--- Recorded data Enclosed Below ---

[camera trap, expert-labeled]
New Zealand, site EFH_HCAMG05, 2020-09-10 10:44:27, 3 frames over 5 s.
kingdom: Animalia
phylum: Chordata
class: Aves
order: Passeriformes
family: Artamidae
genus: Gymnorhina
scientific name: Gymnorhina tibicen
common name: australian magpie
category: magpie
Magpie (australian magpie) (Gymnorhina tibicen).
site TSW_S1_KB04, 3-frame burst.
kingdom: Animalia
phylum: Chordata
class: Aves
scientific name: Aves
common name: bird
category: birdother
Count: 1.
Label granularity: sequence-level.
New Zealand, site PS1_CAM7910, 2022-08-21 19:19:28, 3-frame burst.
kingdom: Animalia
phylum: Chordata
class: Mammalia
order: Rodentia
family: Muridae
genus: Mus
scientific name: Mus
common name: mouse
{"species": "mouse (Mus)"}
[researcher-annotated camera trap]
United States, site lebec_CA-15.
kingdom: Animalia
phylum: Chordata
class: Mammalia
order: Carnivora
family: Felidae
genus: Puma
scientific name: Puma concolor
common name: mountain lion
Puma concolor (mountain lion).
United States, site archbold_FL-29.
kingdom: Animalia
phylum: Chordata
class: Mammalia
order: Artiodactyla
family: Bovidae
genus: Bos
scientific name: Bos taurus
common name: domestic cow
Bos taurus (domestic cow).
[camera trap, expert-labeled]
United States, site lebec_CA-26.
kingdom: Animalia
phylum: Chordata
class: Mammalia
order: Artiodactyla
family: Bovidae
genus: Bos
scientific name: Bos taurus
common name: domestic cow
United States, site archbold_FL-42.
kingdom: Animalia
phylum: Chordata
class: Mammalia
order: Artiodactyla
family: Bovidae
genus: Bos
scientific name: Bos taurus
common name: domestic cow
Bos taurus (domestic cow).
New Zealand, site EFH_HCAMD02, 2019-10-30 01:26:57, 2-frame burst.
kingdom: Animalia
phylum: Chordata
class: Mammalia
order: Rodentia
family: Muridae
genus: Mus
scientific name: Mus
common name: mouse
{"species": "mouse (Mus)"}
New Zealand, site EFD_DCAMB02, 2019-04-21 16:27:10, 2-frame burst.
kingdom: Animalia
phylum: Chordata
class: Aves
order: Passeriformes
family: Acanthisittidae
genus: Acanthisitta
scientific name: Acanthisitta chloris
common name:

--- End of Enclosed Recorded data ---

• Task
Copy the data. Make sure every line matches exactly.

• Reply to the exercise
[camera trap, expert-labeled]
New Zealand, site EFH_HCAMG05, 2020-09-10 10:44:27, 3 frames over 5 s.
kingdom: Animalia
phylum: Chordata
class: Aves
order: Passeriformes
family: Artamidae
genus: Gymnorhina
scientific name: Gymnorhina tibicen
common name: australian magpie
category: magpie
Magpie (australian magpie) (Gymnorhina tibicen).
site TSW_S1_KB04, 3-frame burst.
kingdom: Animalia
phylum: Chordata
class: Aves
scientific name: Aves
common name: bird
category: birdother
Count: 1.
Label granularity: sequence-level.
New Zealand, site PS1_CAM7910, 2022-08-21 19:19:28, 3-frame burst.
kingdom: Animalia
phylum: Chordata
class: Mammalia
order: Rodentia
family: Muridae
genus: Mus
scientific name: Mus
common name: mouse
{"species": "mouse (Mus)"}
[researcher-annotated camera trap]
United States, site lebec_CA-15.
kingdom: Animalia
phylum: Chordata
class: Mammalia
order: Carnivora
family: Felidae
genus: Puma
scientific name: Puma concolor
common name: mountain lion
Puma concolor (mountain lion).
United States, site archbold_FL-29.
kingdom: Animalia
phylum: Chordata
class: Mammalia
order: Artiodactyla
family: Bovidae
genus: Bos
scientific name: Bos taurus
common name: domestic cow
Bos taurus (domestic cow).
[camera trap, expert-labeled]
United States, site lebec_CA-26.
kingdom: Animalia
phylum: Chordata
class: Mammalia
order: Artiodactyla
family: Bovidae
genus: Bos
scientific name: Bos taurus
common name: domestic cow
United States, site archbold_FL-42.
kingdom: Animalia
phylum: Chordata
class: Mammalia
order: Artiodactyla
family: Bovidae
genus: Bos
scientific name: Bos taurus
common name: domestic cow
Bos taurus (domestic cow).
New Zealand, site EFH_HCAMD02, 2019-10-30 01:26:57, 2-frame burst.
kingdom: Animalia
phylum: Chordata
class: Mammalia
order: Rodentia
family: Muridae
genus: Mus
scientific name: Mus
common name: mouse
{"species": "mouse (Mus)"}
New Zealand, site EFD_DCAMB02, 2019-04-21 16:27:10, 2-frame burst.
kingdom: Animalia
phylum: Chordata
class: Aves
order: Passeriformes
family: Acanthisittidae
genus: Acanthisitta
scientific name: Acanthisitta chloris
common name:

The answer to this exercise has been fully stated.